By BS Reporter
The profiles of foreign institutional flows into Indian equities saw a change in the quarter ended September, as the slew of pro-business measures by the government encouraged more global funds to invest in stocks in India, according to a report released on Monday by BNP Paribas Securities.
In August, BNP Paribas Securities had questioned the type of foreign institutional flows into the country’s stocks before July. BNP’s Manishi Raychaudhuri had said there was a large component of ‘other’, unexplained inflows. This had sparked a debate on Dalal Street about the possibility of round-tripping into Indian stocks. Round-tripping involves routing of illicit money of resident Indians back into the country to avoid taxes. The money is usually routed through tax-friendly nations, such as Mauritius.
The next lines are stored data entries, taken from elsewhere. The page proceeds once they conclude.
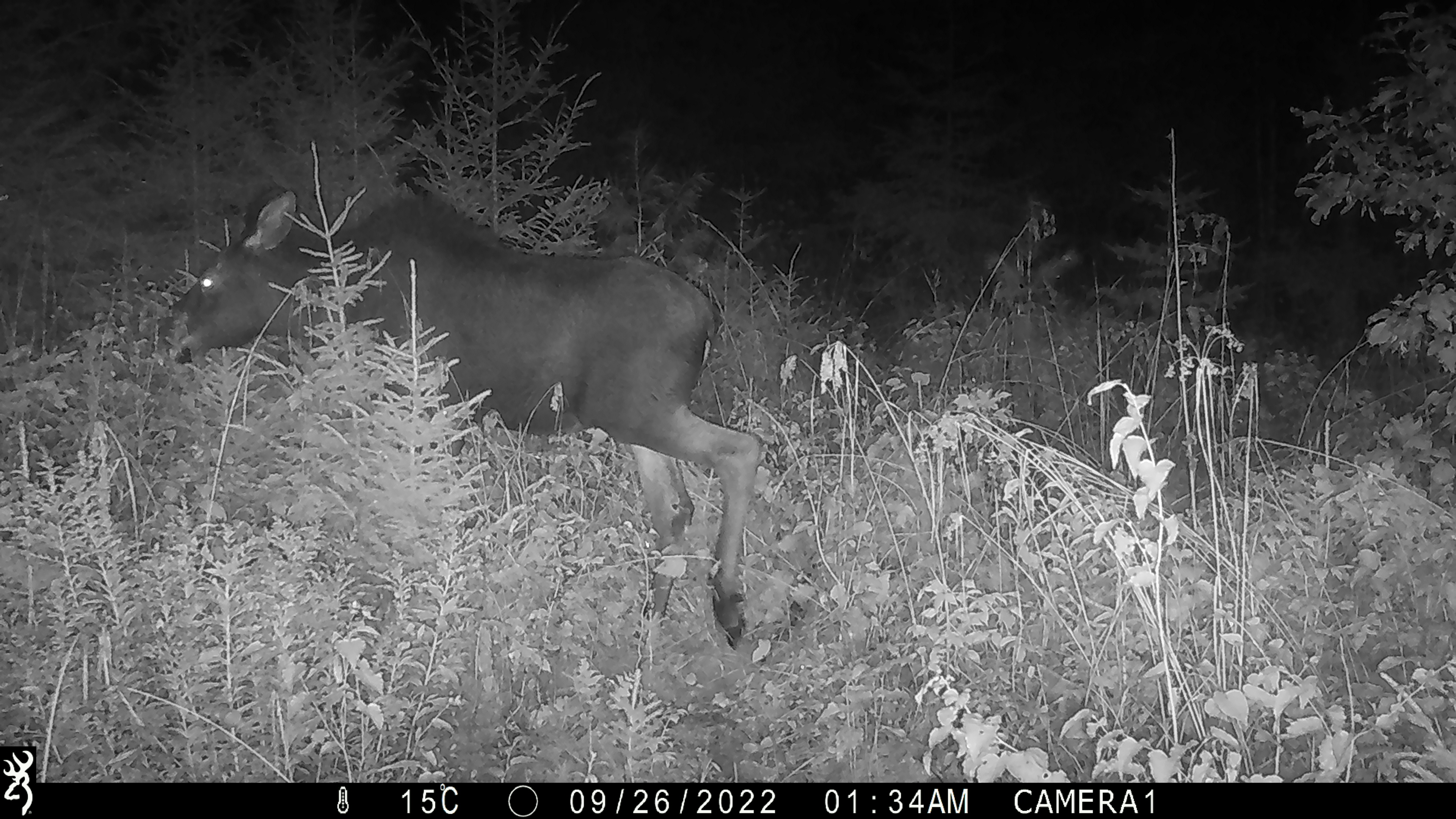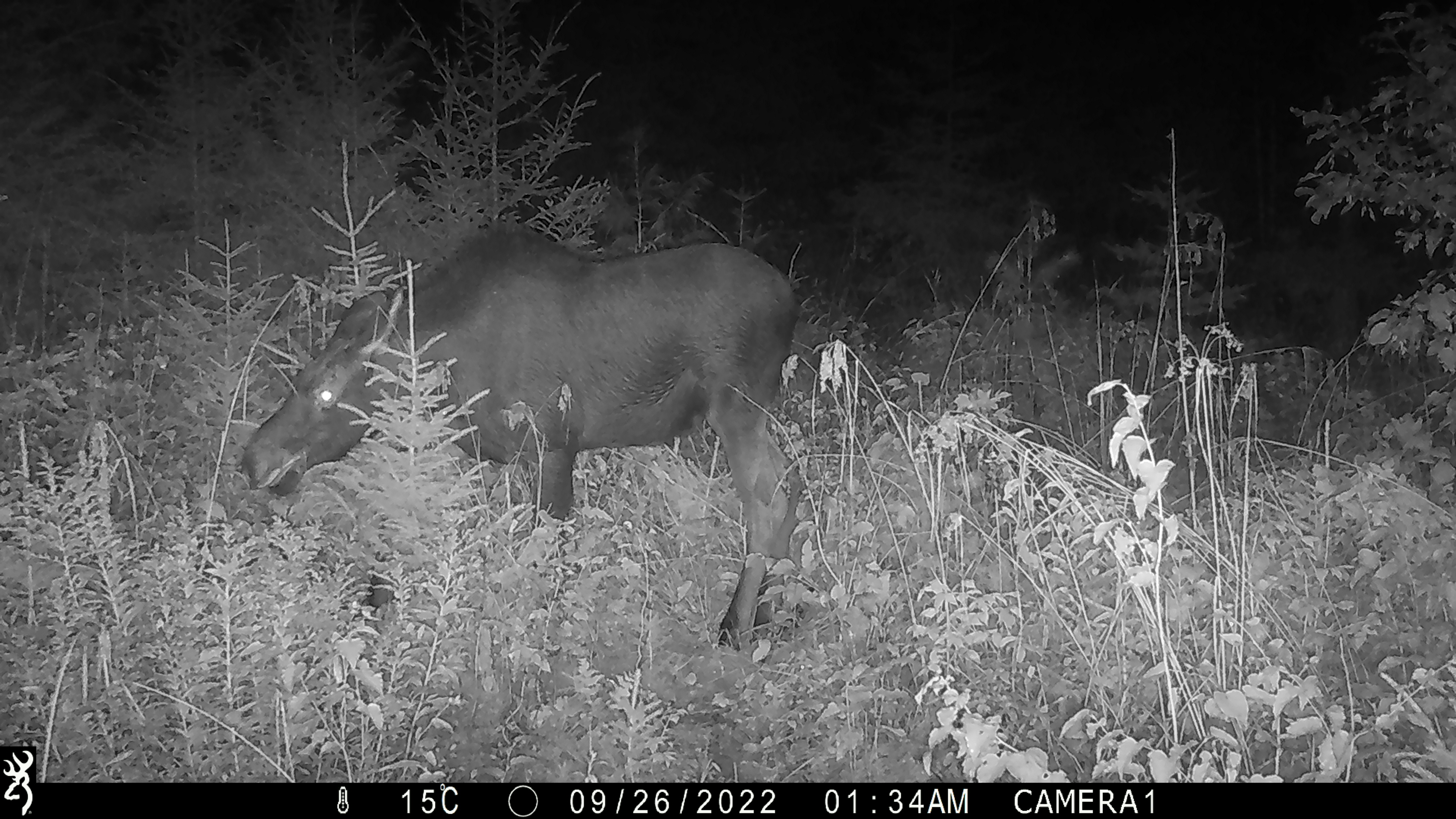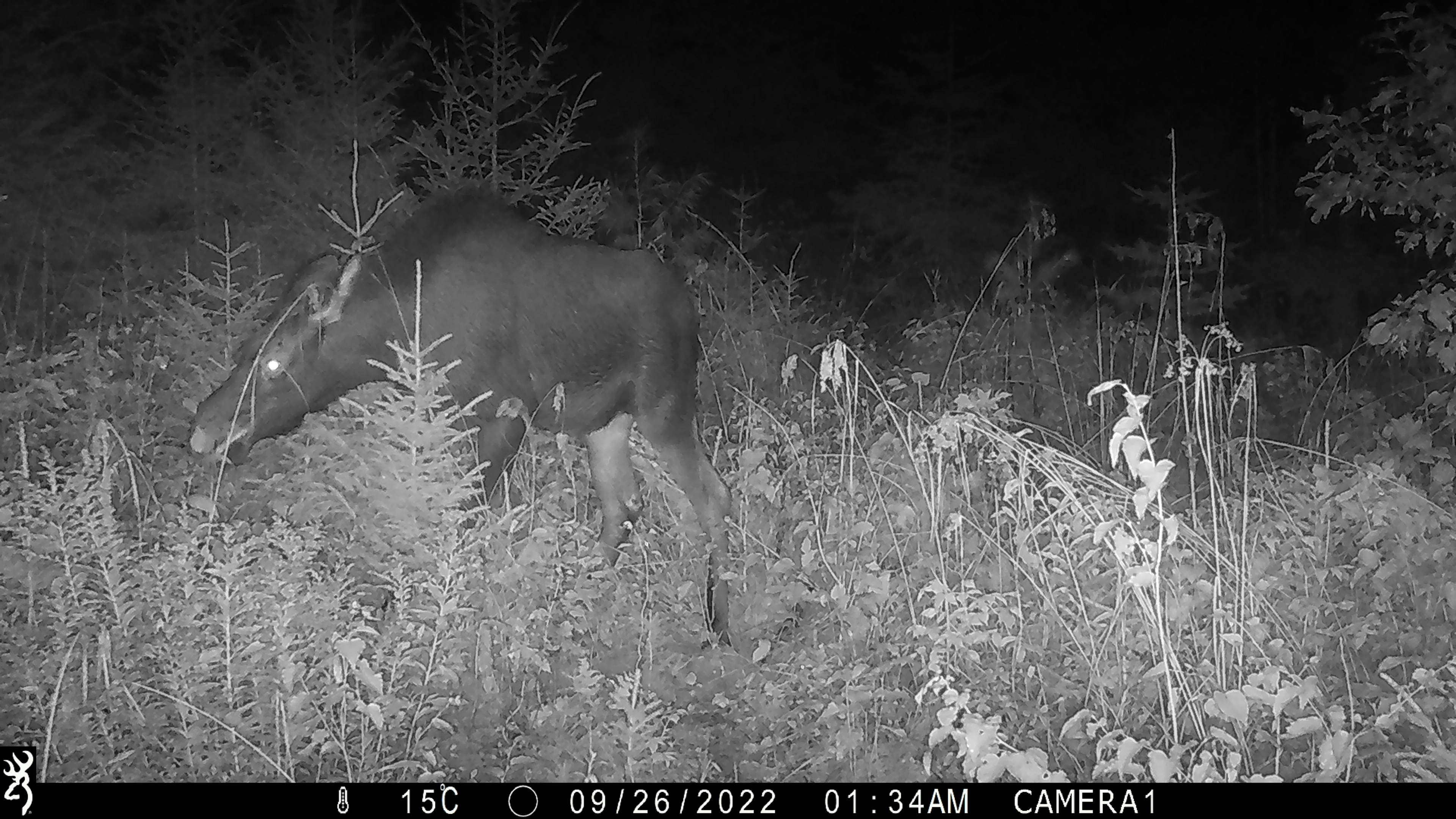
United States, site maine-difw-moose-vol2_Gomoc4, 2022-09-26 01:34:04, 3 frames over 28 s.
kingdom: Animalia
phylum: Chordata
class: Mammalia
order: Artiodactyla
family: Cervidae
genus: Alces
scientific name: Alces alces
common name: moose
Now, Raychaudhuri says sources of FII flows have changed slightly — more flows are being recorded under ‘regular’ sources. Flows from ‘other’, or unexplained, sources declined from 50 per cent in the first half this year to about 20 per cent in the quarter ended September, he said in the report released on Monday.
Regular sources refer to global emerging market and Asia funds, while the ‘others’ category includes global funds, hedge funds and sector-specific and sovereign wealth funds. In August, Raychaudhuri had said, “While it includes a combination of hedge funds, sovereign wealth funds and sector funds, such a large quantum of money coming from non-regular sources lends credence to the oft-repeated conspiracy theory that a lot of FII (foreign institutional investment) flows into India are, in reality, Indian money disguised as FII money.”
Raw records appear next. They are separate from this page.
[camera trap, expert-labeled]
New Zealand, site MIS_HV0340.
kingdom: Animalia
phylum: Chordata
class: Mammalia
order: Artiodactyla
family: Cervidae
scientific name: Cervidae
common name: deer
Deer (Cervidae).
According to data by the Securities and Exchange Board of India, so far this year, foreign institutions have pumped in about $19 billion, or Rs 99,000 crore, into Indian equities. Since July, the benchmark Sensex has gained about seven per cent, while so far this year, it has risen about 19 per cent.
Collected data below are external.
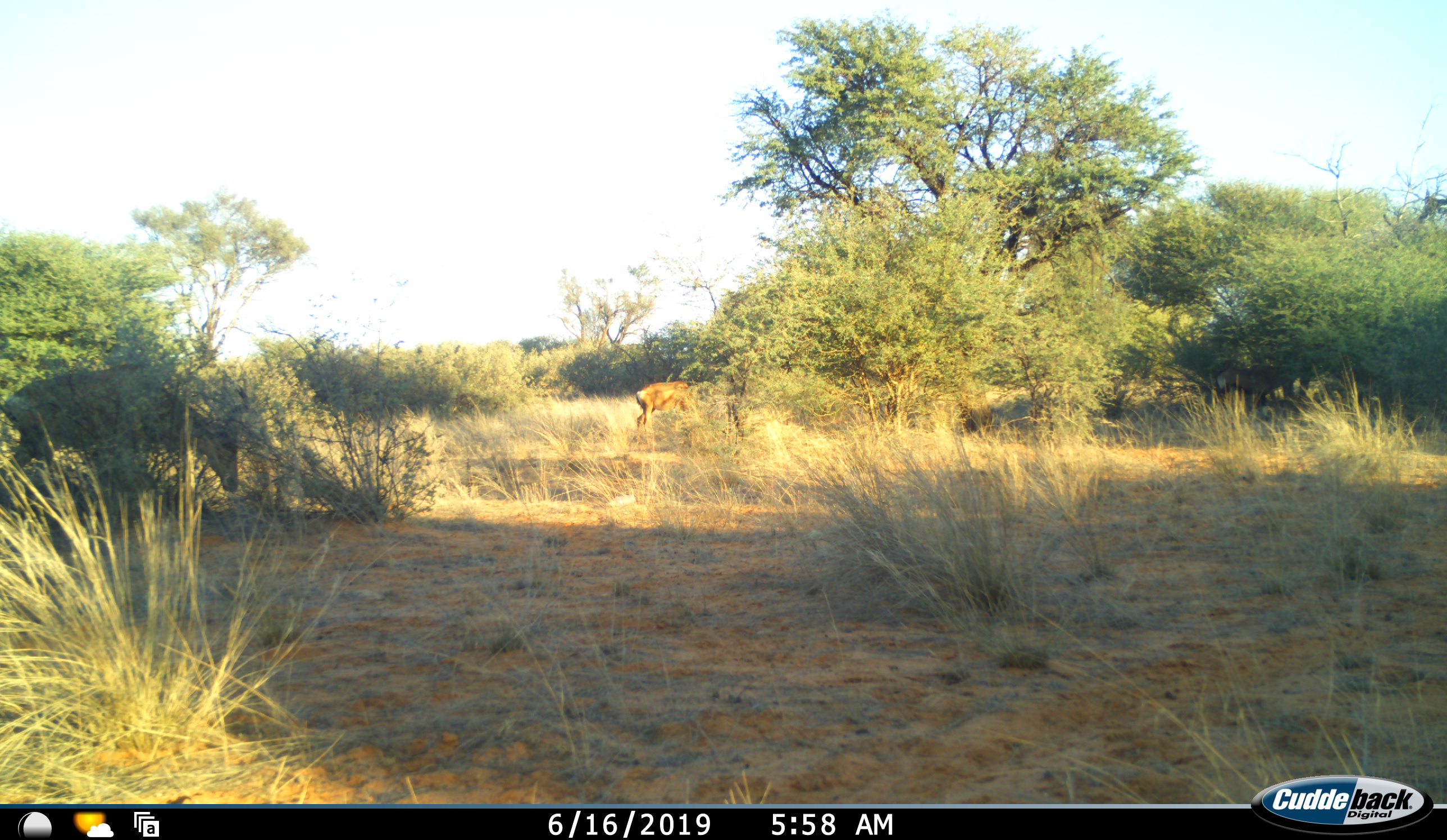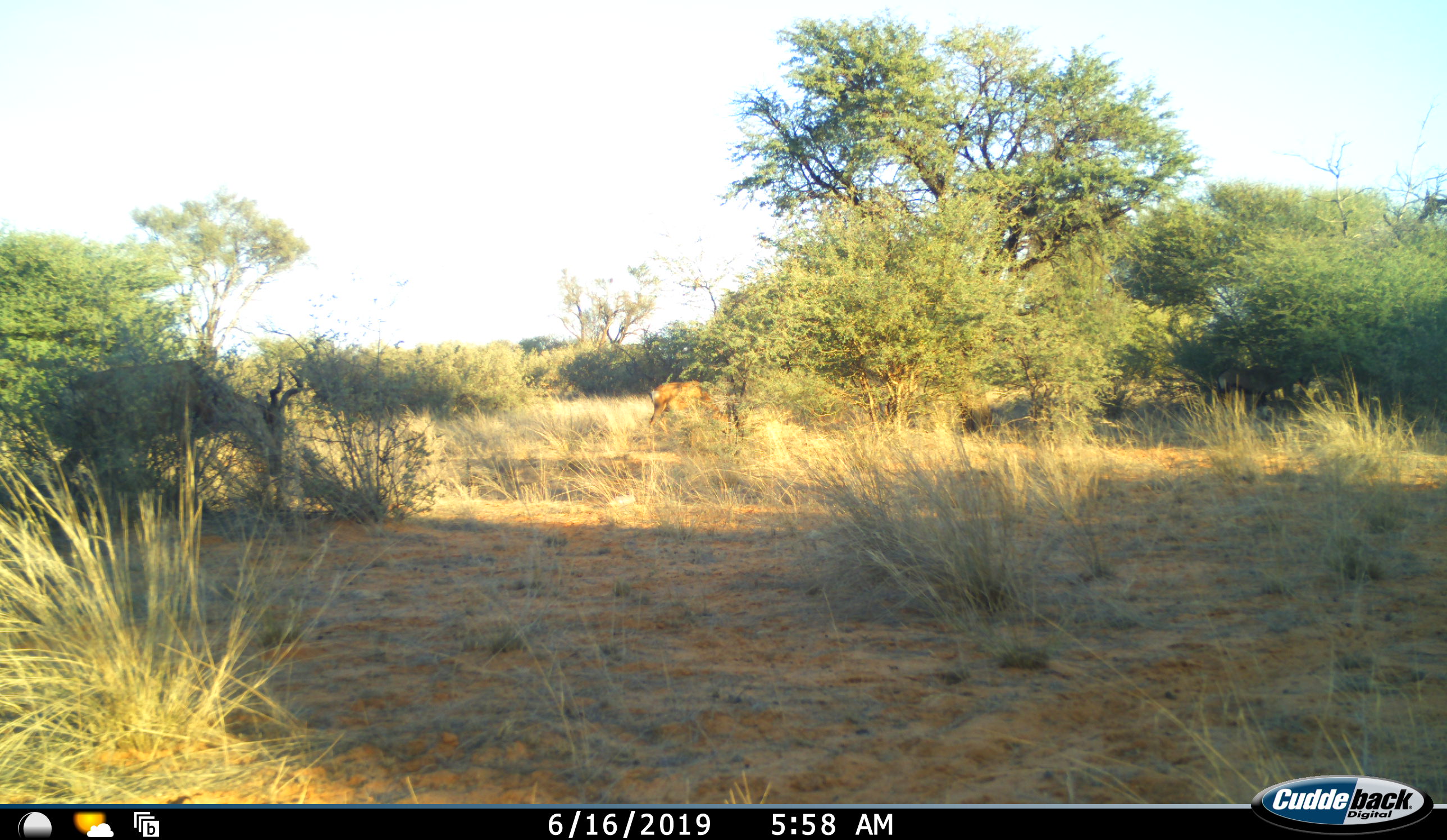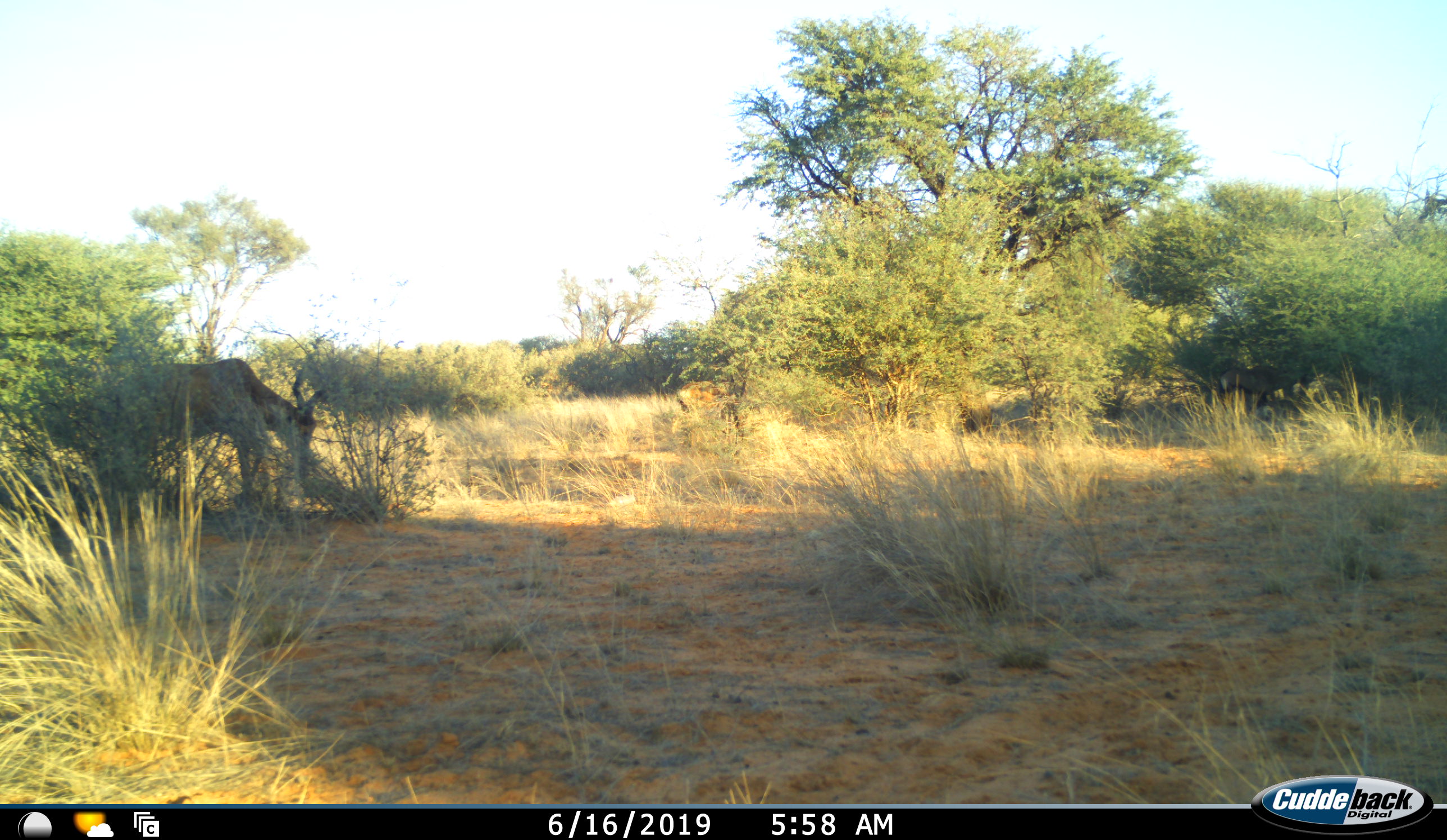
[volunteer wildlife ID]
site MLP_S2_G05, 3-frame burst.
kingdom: Animalia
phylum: Chordata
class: Mammalia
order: Artiodactyla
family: Bovidae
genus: Alcelaphus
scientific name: Alcelaphus buselaphus caama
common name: red hartebeest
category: hartebeestred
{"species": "hartebeestred (red hartebeest) (Alcelaphus buselaphus caama)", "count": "2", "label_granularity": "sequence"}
“Increased participation of the GEM (global emerging market) and AxJ (Asia-ex Japan) funds would underscore the importance of global liquidity, as these funds are the primary recipients of inflows arising from liquidity injections,” Raychaudhuri said in the latest report. In the quarter ended September, various developed economies’ central banks, including the US Federal Reserve and the European Central Bank, introduced many steps to keep markets flush with liquidity, part of which flowed into equities in emerging markets such as India.
Analysts said the fact that P Chidambaram took over as finance minister in early August helped revive foreign institutional inflows into Indian stocks. This, coupled with reform measures such as a rise in diesel prices and allowing foreign direct investment in multi-brand retail and aviation sectors, lifted investor sentiment.
BNP Paribas said the conclusion that investors from Asia-ex Japan were the primary contributors to FII inflows into India would appear surprising if one considers the flows into these funds from investors. “While GEM funds have received considerable flows (a little more than $5 billion) in the third quarter, Asia-ex Japan funds have actually seen investor redemptions ($2.9 billion). And, despite the loss of funds, among FIIs, they are the largest investors in India,” it said. “Pure fund inflow is, therefore, not the only reason for the FII investment in India. FIIs have preferred India over other emerging and Asian markets, and we believe the reason lies in India’s relative earnings stability,” it added.